Courtesy of Brandon Pahnish

Democratic leadership flounders toward impeachment

Democratic Party leadership’s hollow, moral grandstanding on impeachment and meek efforts to resist President Donald Trump is an embarrassment to the Democratic base.

House Speaker Nancy Pelosi formally announced an impeachment inquiry in September 2019 following Trump’s visit to Ukraine. Trump allegedly asked Ukrainian President Volodymyr Zelensky to investigate former Vice President Joe Biden and his son, Hunter Biden, who sat on the board of a Ukrainian energy company while Vice President Biden served as vital diplomat for the region. 

Trump and the right-wing machine have spun this story to paint Biden and his son as corrupt in an effort to deflect from the overt illegality on the part of the president. But is this truly the breaking point for the Democratic Party?

Of the many reasons to draw a line in the sand—the aforementioned obstruction of justice, the separation of families at the border, the millions of dollars Trump is making off his position, aiding Saudi Arabia in the massacre of nearly 100,000 Yemeni people—Pelosi and party leadership chose to shield a fellow elite from scrutiny.
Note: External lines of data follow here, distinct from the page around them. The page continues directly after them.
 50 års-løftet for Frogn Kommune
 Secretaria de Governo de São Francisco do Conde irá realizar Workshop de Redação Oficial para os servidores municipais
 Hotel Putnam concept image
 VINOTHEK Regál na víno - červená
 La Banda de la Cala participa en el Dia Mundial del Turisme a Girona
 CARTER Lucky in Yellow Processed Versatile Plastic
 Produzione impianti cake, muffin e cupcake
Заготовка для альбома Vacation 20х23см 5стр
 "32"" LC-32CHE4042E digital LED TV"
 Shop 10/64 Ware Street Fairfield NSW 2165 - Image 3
Hunter Biden did not have any expertise of the Ukrainian energy sector and received the position after being discharged from the U.S Navy for failing a drug test, all while his father served under the most influential world leader.
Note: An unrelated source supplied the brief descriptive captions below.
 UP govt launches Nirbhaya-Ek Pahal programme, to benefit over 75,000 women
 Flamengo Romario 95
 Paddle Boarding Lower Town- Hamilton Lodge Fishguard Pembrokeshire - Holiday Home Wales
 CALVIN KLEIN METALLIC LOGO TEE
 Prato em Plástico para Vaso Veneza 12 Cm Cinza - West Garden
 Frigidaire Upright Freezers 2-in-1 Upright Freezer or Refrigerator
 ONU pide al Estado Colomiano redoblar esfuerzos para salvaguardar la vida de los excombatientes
Let’s be real; if an average person tested positive for cocaine and was fired from their job, they wouldn’t fall into $50,000-a-month position. This is the type of self dealing that Americans are sick of, and there is a strong case to be made that Hunter Biden cashed in on his last name, which makes Pelosi’s decision to focus her impeachment messaging on this one offence remarkably senseless.

 

Previous impeachment opportunities 

Party leadership hedged their political bets on the FBI’s special counsel investigation into whether or not the Trump campaign worked in concert with the Russian government during the 2016 election. For two straight years, Trump claimed “Witch Hunt” as the entire “liberal” media and establishment pushed the narrative that he was a Russian asset and a “Putin puppet,” only to have the rug pulled underneath them when former-FBI Director Robert Mueller found no evidence of a Trump-Russia conspiracy.
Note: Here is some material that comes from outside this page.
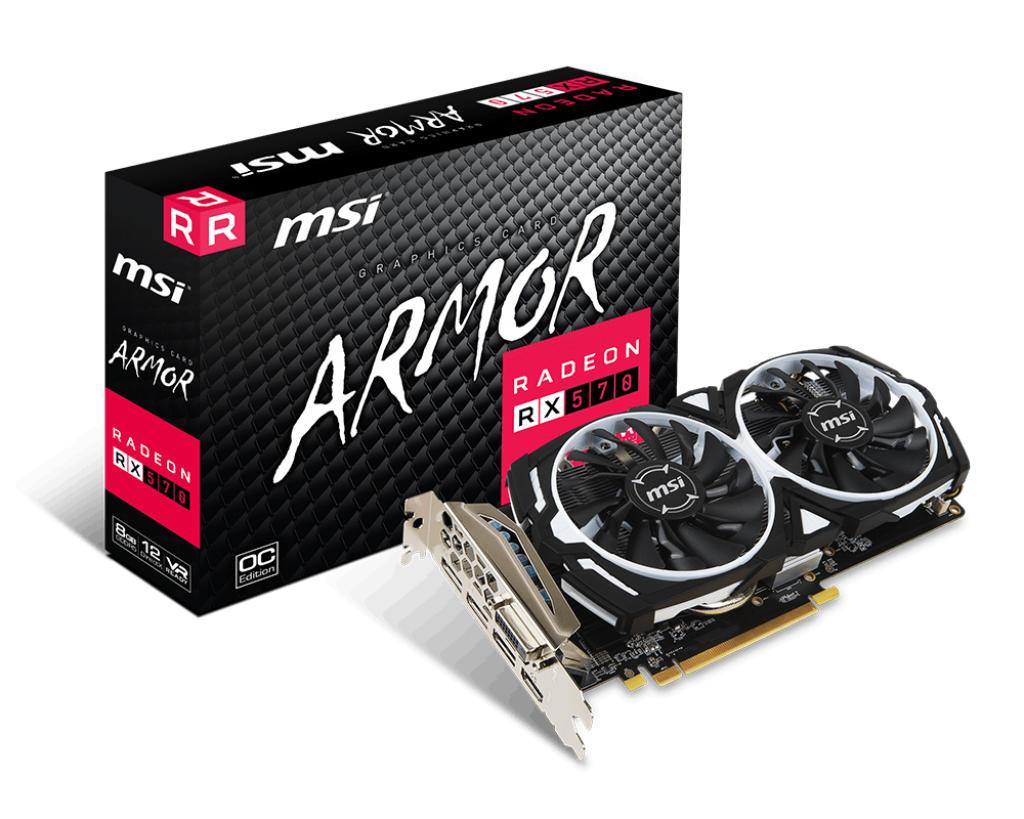 MSI Radeon RX570 Armor 8G OC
In a press conference, Mueller said his report did not exonerate Trump with regards to obstructing the investigation, and cunningly remarked that “The Constitution requires a process other than the criminal justice system to formally accuse a sitting president of wrongdoing.” The word he was looking for was impeachment.  

Many House Democrats responded to Mueller’s dog-whistling on obstruction of justice and pushed for Pelosi to open impeachment proceedings, but Pelosi reeled them back, understanding the momentous failure the Trump-Russia narrative was politically. They, in essence, accused the president of being a foreign agent, setting the bar incredibly high and anything short of such malfeasance would be difficult to politically maneuver.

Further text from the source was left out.